* [EXCERPTED PASSAGE]
↓
MESOP SOUTH KURDISTAN : The elections are over & it’s the PUK who are smiling
By Mufid Abdulla: Kurdistan Tribune – On 30th April 2014 elections for the Iraqi parliament and local councils took place and, once again, the results have partly transformed the political map of the south of Kurdistan. This time the Patriotic Union of Kurdistan (PUK) increased its seats by six, while the Kurdistan Democratic Party (KDP) lost five seats and Gorran won nine seats, only one more than in the last Iraqi parliament elections in 2010.
The Gorran Party’s hopes of continued advance faded away with this disappointing result. One of Gorran’s regional election managers straightaway accused the PUK of election rigging but the PUK responded that, “Gorran should wake up to the reality that the PUK bounced back”. Reliable sources close to KT confirmed to us that, following the announcement of the results, a member of the Gorran national executive council visited Nawshirwan Mustafa and told him that he will be blamed for the Gorran’s poor showing. I have also spoken to someone close to the PUK leadership who said that, “We are the PUK, we pulled special squads together, we knocked every old and new door and every person. We told people, if you want us to be back to the game we need your help and votes. That was the reason for the result”.
↑
* [ACTIONS TO TAKE]
A. In the article on the 2014 Iraqi elections in south Kurdistan, rewrite the text from "MESOP SOUTH KURDISTAN" up to and including "elections in 2010.", changing "local councils" to "municipal councils".
B. Condense the paragraph of the article on the 2014 Iraqi elections in south Kurdistan that begins "The Gorran Party's hopes of continued advance" into a shorter version that keeps its main facts.

* [AVAILABLE DATA]
↓
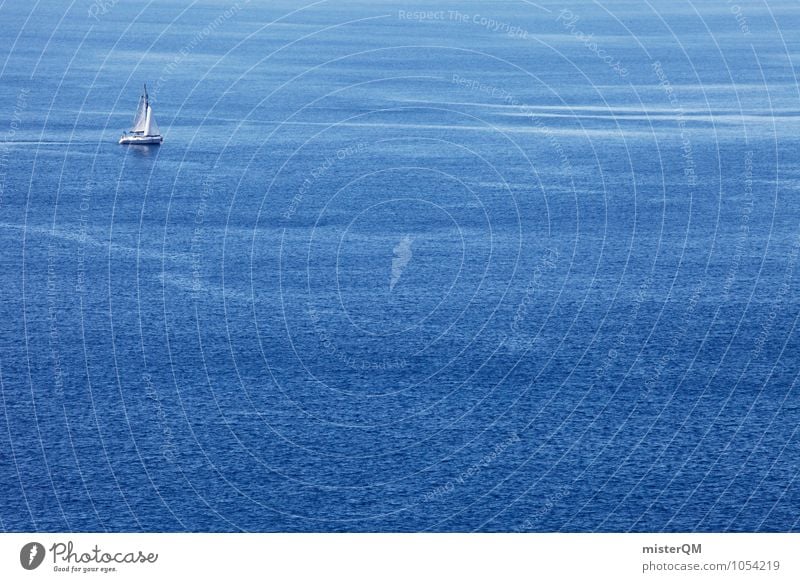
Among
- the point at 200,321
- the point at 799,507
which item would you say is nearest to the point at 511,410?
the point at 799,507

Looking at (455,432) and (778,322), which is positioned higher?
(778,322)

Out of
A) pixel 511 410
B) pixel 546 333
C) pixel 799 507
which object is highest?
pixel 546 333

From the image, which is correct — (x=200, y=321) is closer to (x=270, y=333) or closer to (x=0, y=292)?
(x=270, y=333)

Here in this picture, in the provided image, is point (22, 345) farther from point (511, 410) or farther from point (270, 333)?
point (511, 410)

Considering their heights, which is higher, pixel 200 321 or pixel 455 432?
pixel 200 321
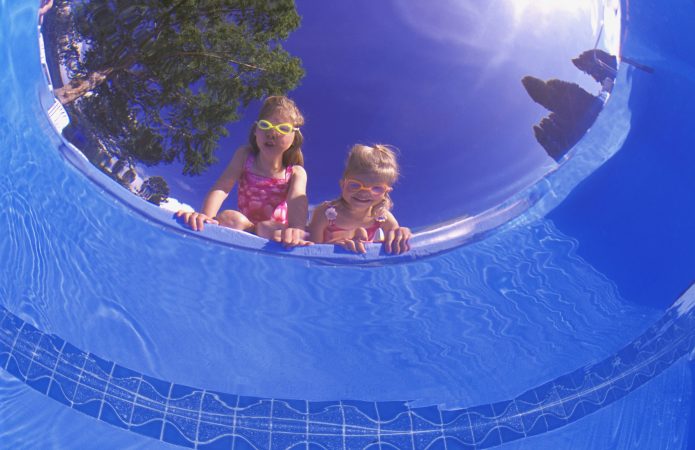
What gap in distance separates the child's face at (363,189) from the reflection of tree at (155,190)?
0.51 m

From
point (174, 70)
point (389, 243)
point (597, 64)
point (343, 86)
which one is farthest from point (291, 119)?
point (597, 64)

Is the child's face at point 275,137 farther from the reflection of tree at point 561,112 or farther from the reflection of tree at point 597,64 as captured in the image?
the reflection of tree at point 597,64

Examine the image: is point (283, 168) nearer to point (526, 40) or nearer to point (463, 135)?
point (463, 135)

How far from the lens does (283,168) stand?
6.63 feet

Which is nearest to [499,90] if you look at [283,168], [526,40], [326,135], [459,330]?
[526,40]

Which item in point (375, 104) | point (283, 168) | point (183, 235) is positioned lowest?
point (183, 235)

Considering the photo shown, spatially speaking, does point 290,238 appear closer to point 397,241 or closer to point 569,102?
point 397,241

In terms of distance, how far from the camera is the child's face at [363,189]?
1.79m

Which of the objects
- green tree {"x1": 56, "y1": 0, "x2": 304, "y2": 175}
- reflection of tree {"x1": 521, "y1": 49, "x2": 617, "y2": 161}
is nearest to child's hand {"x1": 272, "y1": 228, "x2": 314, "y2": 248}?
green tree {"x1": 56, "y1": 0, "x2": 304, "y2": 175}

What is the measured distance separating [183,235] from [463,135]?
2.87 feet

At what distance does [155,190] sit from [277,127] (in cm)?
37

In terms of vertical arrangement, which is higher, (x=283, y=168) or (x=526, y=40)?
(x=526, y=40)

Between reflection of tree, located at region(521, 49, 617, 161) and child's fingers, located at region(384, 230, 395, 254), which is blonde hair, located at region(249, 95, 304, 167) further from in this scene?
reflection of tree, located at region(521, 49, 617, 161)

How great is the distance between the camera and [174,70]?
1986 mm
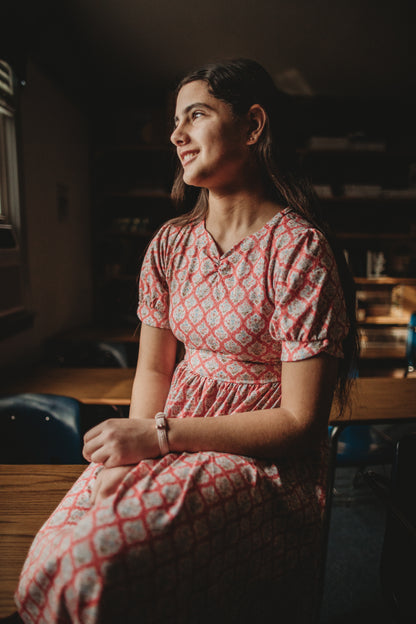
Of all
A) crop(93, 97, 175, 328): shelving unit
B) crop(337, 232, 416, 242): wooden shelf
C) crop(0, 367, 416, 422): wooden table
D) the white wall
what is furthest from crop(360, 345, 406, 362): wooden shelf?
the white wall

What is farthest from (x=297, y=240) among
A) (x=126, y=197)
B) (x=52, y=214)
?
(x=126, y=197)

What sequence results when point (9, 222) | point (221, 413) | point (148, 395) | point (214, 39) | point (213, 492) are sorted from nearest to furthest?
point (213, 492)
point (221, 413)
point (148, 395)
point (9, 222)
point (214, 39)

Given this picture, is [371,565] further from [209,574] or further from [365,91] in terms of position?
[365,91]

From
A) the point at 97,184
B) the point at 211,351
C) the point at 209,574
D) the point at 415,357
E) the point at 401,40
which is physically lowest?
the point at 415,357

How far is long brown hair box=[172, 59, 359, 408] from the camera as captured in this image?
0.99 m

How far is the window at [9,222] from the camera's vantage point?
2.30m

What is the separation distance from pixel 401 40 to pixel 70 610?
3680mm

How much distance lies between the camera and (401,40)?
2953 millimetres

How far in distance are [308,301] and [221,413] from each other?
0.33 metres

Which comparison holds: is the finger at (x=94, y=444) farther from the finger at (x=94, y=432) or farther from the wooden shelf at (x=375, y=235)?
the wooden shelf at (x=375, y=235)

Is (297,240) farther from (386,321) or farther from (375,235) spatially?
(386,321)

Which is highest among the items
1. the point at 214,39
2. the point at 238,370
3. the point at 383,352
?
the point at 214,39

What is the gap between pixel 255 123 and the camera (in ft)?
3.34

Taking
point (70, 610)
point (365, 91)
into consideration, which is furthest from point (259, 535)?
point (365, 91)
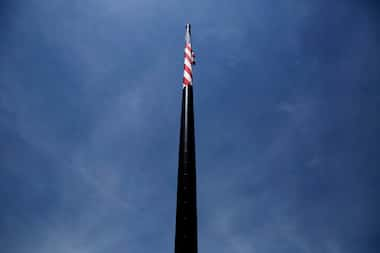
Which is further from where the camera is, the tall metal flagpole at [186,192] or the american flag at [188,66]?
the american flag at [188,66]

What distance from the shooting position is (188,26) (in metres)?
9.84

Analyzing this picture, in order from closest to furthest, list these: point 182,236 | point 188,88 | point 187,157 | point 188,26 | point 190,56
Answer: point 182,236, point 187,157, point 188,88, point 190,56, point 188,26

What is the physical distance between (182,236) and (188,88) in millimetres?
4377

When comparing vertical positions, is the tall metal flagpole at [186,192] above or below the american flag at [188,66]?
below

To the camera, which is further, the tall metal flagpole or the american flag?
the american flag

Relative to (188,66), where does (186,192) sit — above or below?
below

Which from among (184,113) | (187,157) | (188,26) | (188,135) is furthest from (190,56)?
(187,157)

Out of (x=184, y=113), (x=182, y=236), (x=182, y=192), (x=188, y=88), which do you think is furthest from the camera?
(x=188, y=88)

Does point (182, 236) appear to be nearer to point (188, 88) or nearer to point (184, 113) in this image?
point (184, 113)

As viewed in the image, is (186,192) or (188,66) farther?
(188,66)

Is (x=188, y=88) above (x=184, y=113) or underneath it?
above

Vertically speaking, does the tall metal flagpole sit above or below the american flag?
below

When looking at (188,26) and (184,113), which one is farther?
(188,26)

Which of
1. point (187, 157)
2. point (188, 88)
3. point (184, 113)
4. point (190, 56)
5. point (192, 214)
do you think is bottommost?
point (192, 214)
↑
↓
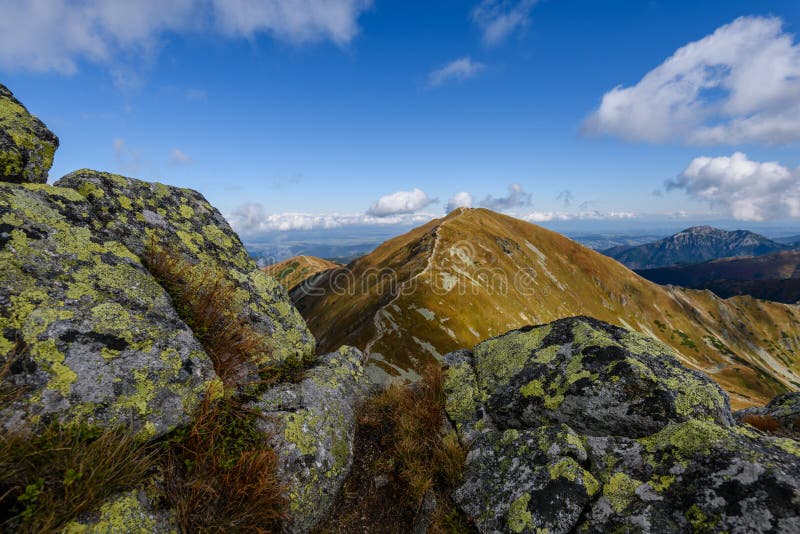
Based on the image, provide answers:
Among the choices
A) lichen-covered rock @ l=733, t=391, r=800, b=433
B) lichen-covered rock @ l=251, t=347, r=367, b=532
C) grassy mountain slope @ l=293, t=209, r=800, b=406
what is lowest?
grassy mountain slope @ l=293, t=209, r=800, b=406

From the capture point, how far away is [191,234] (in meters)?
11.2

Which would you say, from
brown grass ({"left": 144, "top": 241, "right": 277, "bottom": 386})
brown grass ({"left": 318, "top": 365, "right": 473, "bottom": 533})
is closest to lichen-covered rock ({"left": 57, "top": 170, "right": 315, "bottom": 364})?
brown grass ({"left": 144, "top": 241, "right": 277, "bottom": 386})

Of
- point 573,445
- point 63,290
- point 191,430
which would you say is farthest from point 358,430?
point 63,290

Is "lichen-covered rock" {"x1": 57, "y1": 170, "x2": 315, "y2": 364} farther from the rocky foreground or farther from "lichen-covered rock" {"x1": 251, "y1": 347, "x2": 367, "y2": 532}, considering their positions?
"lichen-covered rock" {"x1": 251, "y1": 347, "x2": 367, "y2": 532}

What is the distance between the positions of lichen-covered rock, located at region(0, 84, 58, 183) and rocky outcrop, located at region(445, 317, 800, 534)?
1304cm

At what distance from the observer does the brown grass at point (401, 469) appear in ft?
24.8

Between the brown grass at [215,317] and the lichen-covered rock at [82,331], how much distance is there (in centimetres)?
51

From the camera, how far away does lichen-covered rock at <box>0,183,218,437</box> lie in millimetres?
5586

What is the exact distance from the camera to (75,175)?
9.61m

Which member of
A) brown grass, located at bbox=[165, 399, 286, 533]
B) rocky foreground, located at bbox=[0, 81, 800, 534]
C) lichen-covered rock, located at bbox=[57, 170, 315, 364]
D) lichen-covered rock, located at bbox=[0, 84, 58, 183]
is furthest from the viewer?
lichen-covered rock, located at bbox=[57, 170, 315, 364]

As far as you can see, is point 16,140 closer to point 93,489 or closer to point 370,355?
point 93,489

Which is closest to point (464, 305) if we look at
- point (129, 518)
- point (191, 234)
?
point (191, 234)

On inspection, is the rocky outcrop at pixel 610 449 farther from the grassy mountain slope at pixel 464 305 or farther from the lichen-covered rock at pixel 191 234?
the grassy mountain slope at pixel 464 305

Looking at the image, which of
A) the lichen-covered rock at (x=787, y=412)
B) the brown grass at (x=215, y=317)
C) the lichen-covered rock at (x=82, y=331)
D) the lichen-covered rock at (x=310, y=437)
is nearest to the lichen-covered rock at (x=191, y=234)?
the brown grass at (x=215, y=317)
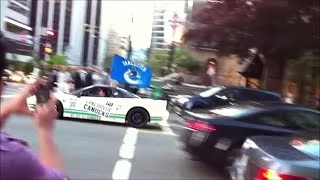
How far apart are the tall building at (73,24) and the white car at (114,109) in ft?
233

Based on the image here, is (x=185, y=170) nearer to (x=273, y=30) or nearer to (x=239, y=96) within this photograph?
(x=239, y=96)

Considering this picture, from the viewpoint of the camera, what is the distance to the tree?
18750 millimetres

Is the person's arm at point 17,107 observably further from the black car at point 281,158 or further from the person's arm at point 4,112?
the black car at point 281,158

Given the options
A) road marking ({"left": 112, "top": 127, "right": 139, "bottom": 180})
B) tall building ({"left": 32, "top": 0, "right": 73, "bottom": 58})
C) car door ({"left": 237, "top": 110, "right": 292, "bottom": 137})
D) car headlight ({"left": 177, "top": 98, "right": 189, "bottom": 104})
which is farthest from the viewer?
↑
* [ANSWERS IN ORDER]
A.
MESOP SOUTH KURDISTAN : The elections are over & it’s the PUK who are smiling
By Mufid Abdulla: Kurdistan Tribune – On 30th April 2014 elections for the Iraqi parliament and municipal councils took place and, once again, the results have partly transformed the political map of the south of Kurdistan. This time the Patriotic Union of Kurdistan (PUK) increased its seats by six, while the Kurdistan Democratic Party (KDP) lost five seats and Gorran won nine seats, only one more than in the last Iraqi parliament elections in 2010.

B. Gorran's disappointing result ended its hopes of further gains. One of its regional election managers accused the PUK of rigging, and the PUK answered that Gorran should accept that the PUK had bounced back. Sources close to KT said that after the results were announced, a member of Gorran's national executive council told Nawshirwan Mustafa he would be blamed for the poor showing. Someone close to the PUK leadership credited the result to special squads that knocked on every door and asked people for their help and votes.